Reproduce every row below verbatim. Leave out the pictures.

-- Recorded information follows --

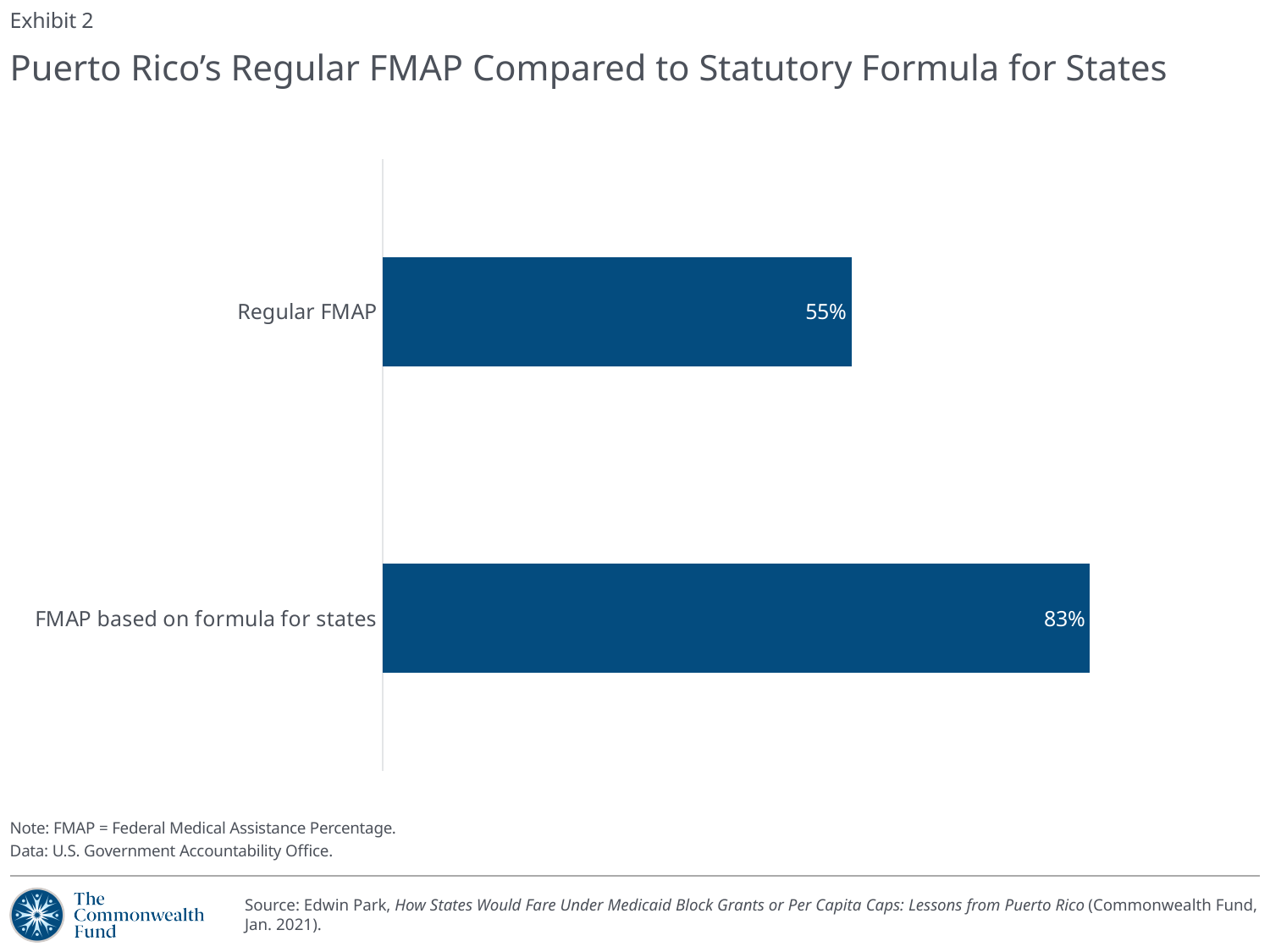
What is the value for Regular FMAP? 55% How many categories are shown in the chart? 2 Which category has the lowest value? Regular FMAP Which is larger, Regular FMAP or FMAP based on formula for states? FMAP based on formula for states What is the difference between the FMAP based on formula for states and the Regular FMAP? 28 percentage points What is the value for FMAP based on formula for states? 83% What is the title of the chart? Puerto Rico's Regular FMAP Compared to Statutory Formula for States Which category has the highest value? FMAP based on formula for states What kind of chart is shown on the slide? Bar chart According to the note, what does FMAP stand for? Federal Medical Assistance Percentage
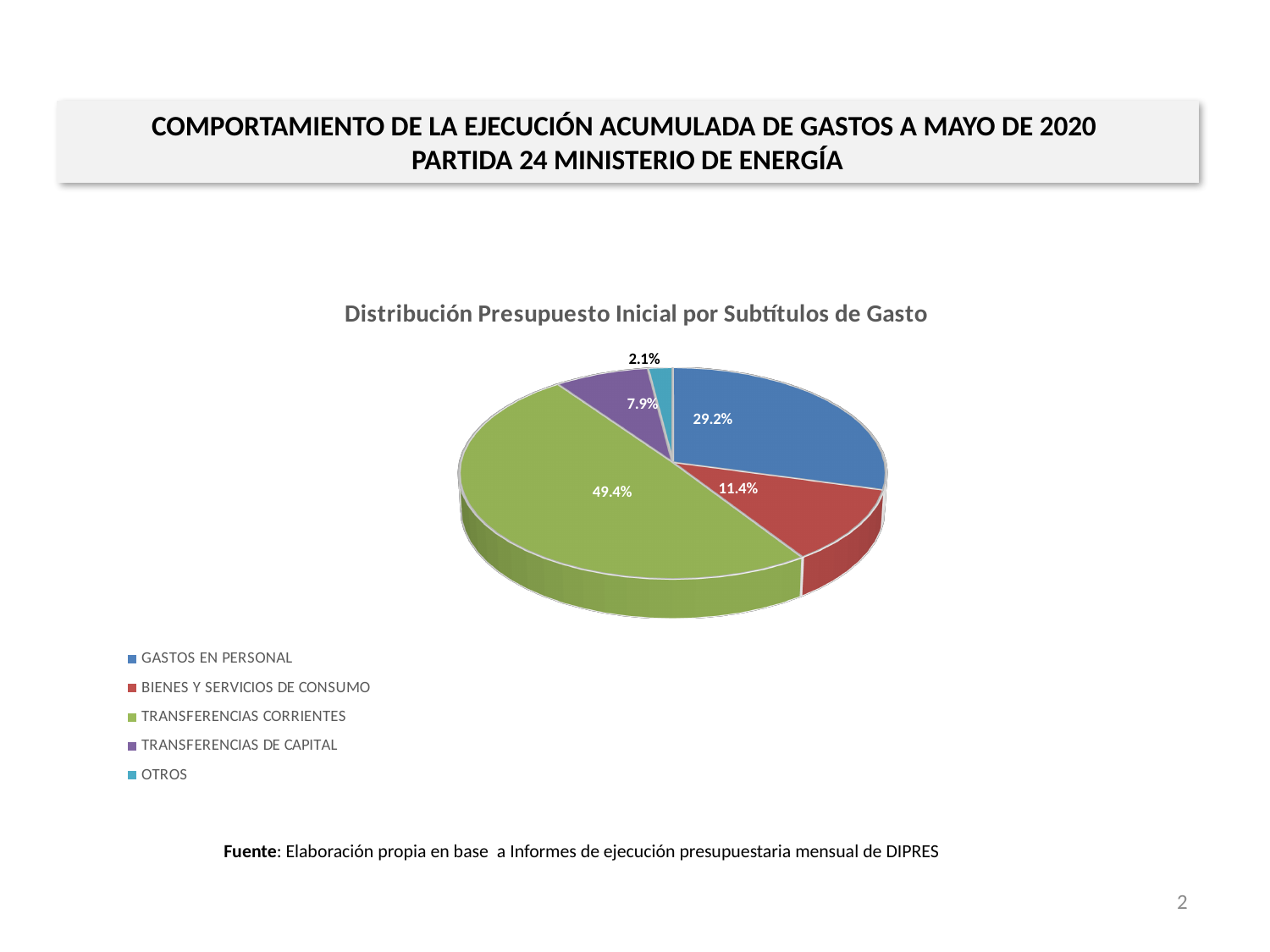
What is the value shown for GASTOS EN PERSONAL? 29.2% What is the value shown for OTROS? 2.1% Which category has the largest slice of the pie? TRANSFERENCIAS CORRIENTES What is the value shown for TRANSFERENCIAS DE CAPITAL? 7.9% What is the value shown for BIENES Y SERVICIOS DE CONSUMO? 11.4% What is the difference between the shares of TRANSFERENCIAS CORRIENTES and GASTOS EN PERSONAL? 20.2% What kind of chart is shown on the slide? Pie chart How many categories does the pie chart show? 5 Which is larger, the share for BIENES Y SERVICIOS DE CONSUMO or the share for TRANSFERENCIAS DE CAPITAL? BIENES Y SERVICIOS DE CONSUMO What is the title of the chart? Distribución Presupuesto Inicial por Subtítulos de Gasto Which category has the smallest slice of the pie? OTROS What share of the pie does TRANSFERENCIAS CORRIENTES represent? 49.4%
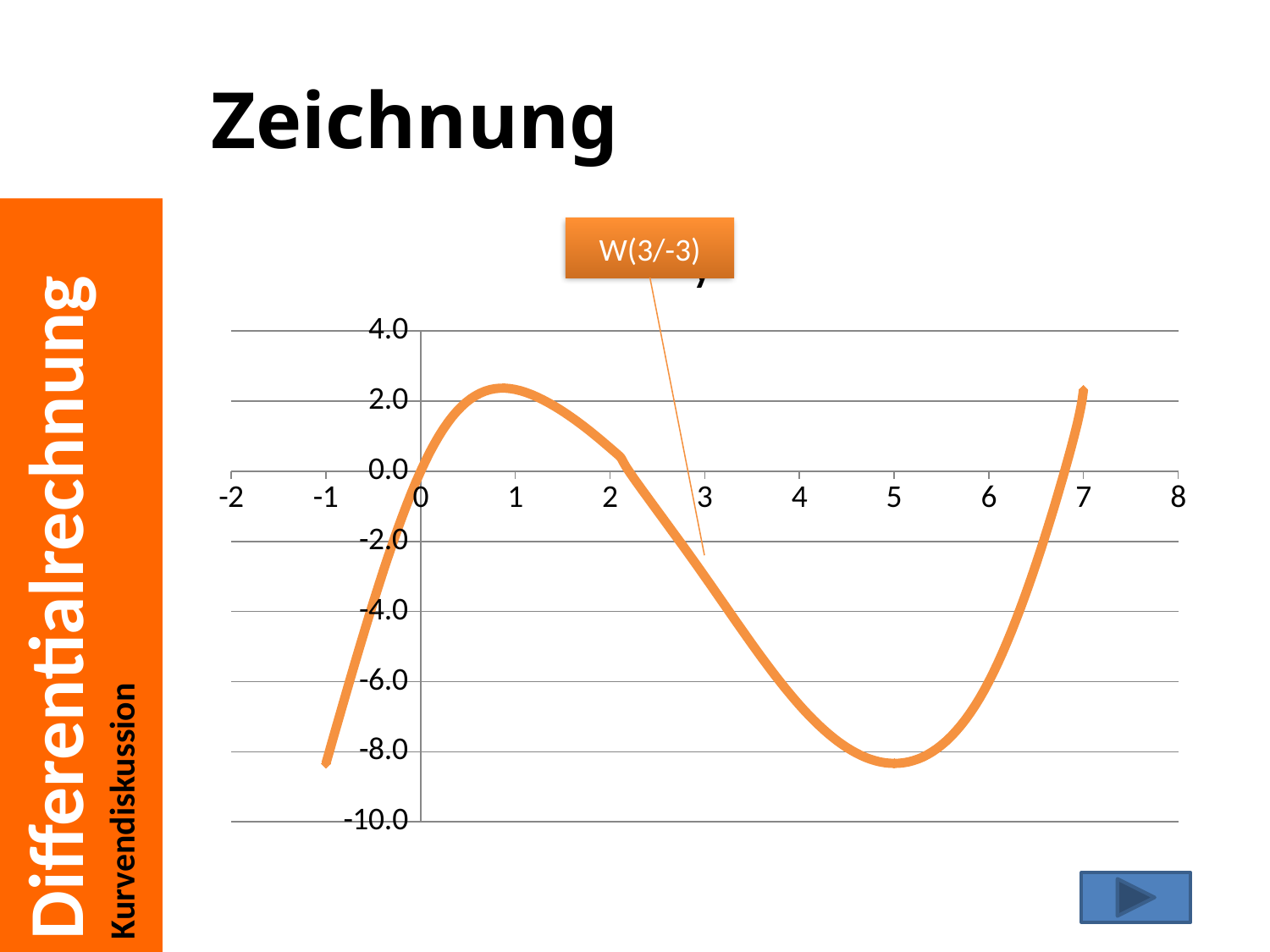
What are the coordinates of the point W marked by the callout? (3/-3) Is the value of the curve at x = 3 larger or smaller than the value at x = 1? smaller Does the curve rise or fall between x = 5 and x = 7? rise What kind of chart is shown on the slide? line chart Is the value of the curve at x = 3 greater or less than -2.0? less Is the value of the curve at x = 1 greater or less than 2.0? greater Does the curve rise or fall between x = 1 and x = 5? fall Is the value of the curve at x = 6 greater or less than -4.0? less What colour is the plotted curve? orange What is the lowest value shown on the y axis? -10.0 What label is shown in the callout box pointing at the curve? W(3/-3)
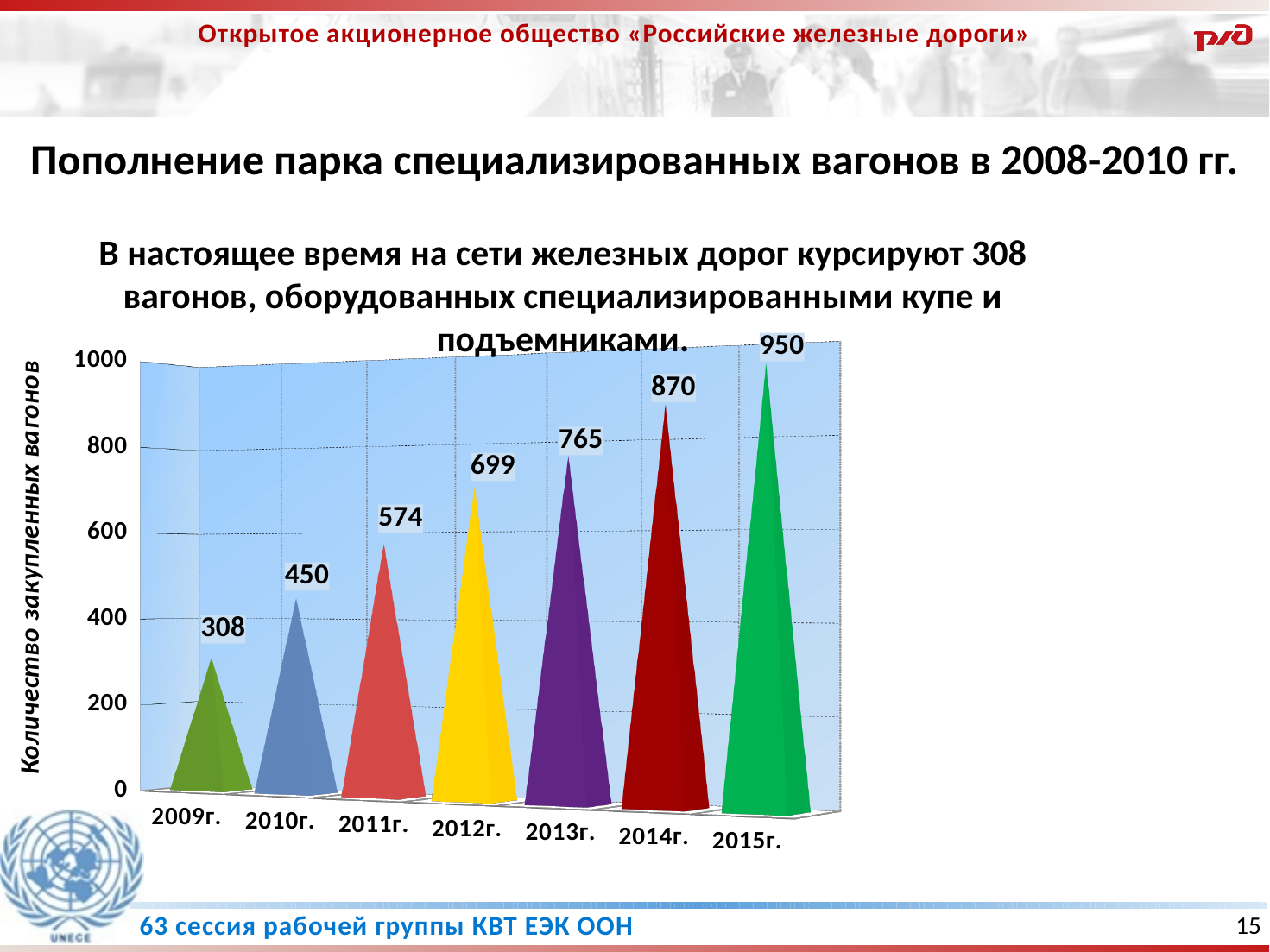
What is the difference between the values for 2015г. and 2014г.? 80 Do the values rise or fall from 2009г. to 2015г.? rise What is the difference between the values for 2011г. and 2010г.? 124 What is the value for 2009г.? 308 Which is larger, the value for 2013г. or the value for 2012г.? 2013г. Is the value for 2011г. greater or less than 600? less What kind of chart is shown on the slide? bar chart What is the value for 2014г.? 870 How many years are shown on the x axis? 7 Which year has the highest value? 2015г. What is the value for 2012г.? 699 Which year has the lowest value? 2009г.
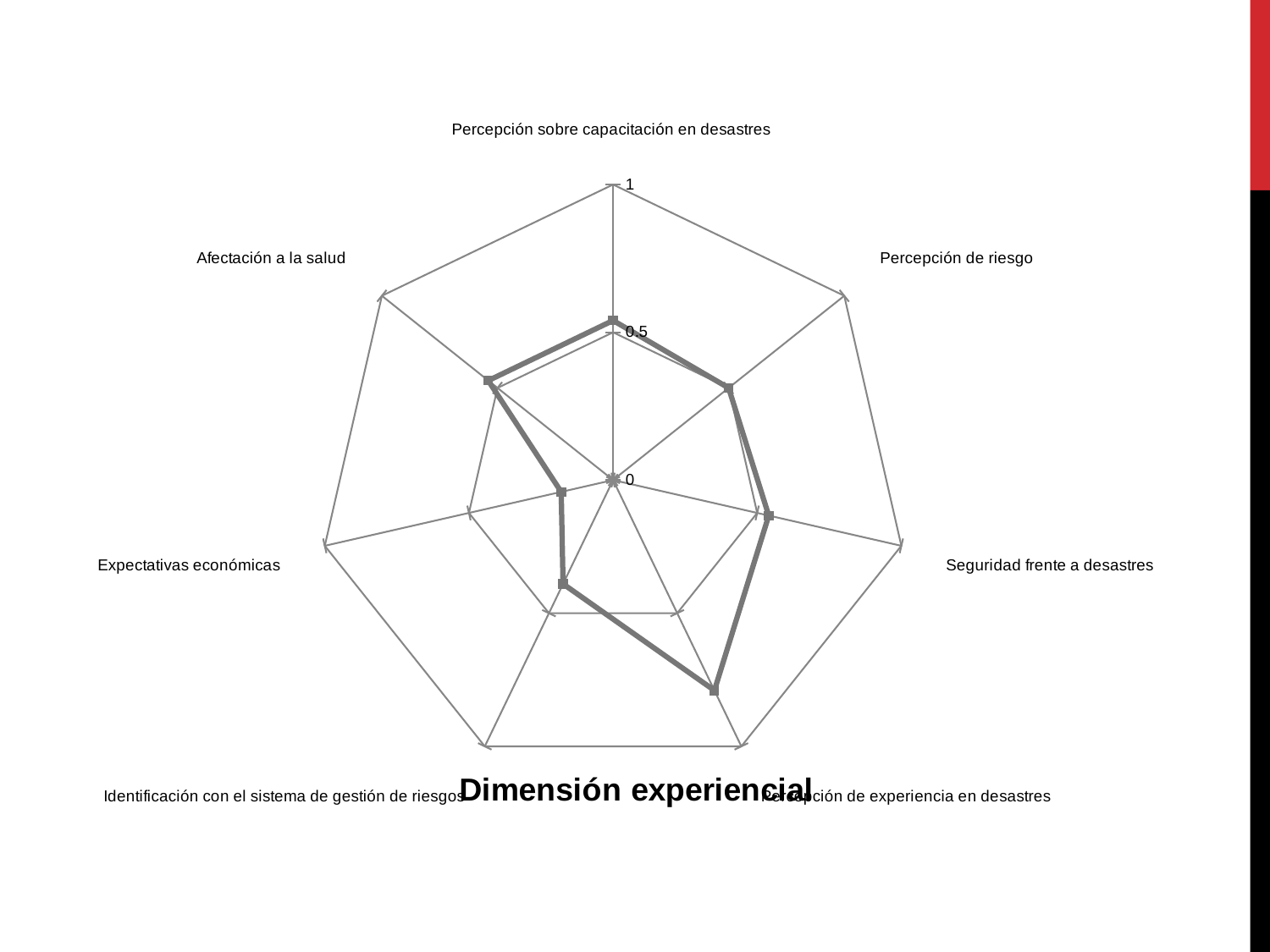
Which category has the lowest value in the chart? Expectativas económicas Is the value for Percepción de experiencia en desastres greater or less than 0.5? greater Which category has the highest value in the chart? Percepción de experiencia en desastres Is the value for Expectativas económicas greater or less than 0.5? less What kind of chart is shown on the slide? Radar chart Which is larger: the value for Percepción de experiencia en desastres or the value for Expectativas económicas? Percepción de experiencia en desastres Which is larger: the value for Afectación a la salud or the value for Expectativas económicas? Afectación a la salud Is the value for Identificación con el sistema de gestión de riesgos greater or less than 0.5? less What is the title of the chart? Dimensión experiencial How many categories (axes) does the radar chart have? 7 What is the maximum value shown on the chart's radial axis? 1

-- Recorded information concluded --

Finished exercise -
What is the value for Regular FMAP? 55% How many categories are shown in the chart? 2 Which category has the lowest value? Regular FMAP Which is larger, Regular FMAP or FMAP based on formula for states? FMAP based on formula for states What is the difference between the FMAP based on formula for states and the Regular FMAP? 28 percentage points What is the value for FMAP based on formula for states? 83% What is the title of the chart? Puerto Rico's Regular FMAP Compared to Statutory Formula for States Which category has the highest value? FMAP based on formula for states What kind of chart is shown on the slide? Bar chart According to the note, what does FMAP stand for? Federal Medical Assistance Percentage
What is the value shown for GASTOS EN PERSONAL? 29.2% What is the value shown for OTROS? 2.1% Which category has the largest slice of the pie? TRANSFERENCIAS CORRIENTES What is the value shown for TRANSFERENCIAS DE CAPITAL? 7.9% What is the value shown for BIENES Y SERVICIOS DE CONSUMO? 11.4% What is the difference between the shares of TRANSFERENCIAS CORRIENTES and GASTOS EN PERSONAL? 20.2% What kind of chart is shown on the slide? Pie chart How many categories does the pie chart show? 5 Which is larger, the share for BIENES Y SERVICIOS DE CONSUMO or the share for TRANSFERENCIAS DE CAPITAL? BIENES Y SERVICIOS DE CONSUMO What is the title of the chart? Distribución Presupuesto Inicial por Subtítulos de Gasto Which category has the smallest slice of the pie? OTROS What share of the pie does TRANSFERENCIAS CORRIENTES represent? 49.4%
What are the coordinates of the point W marked by the callout? (3/-3) Is the value of the curve at x = 3 larger or smaller than the value at x = 1? smaller Does the curve rise or fall between x = 5 and x = 7? rise What kind of chart is shown on the slide? line chart Is the value of the curve at x = 3 greater or less than -2.0? less Is the value of the curve at x = 1 greater or less than 2.0? greater Does the curve rise or fall between x = 1 and x = 5? fall Is the value of the curve at x = 6 greater or less than -4.0? less What colour is the plotted curve? orange What is the lowest value shown on the y axis? -10.0 What label is shown in the callout box pointing at the curve? W(3/-3)
What is the difference between the values for 2015г. and 2014г.? 80 Do the values rise or fall from 2009г. to 2015г.? rise What is the difference between the values for 2011г. and 2010г.? 124 What is the value for 2009г.? 308 Which is larger, the value for 2013г. or the value for 2012г.? 2013г. Is the value for 2011г. greater or less than 600? less What kind of chart is shown on the slide? bar chart What is the value for 2014г.? 870 How many years are shown on the x axis? 7 Which year has the highest value? 2015г. What is the value for 2012г.? 699 Which year has the lowest value? 2009г.
Which category has the lowest value in the chart? Expectativas económicas Is the value for Percepción de experiencia en desastres greater or less than 0.5? greater Which category has the highest value in the chart? Percepción de experiencia en desastres Is the value for Expectativas económicas greater or less than 0.5? less What kind of chart is shown on the slide? Radar chart Which is larger: the value for Percepción de experiencia en desastres or the value for Expectativas económicas? Percepción de experiencia en desastres Which is larger: the value for Afectación a la salud or the value for Expectativas económicas? Afectación a la salud Is the value for Identificación con el sistema de gestión de riesgos greater or less than 0.5? less What is the title of the chart? Dimensión experiencial How many categories (axes) does the radar chart have? 7 What is the maximum value shown on the chart's radial axis? 1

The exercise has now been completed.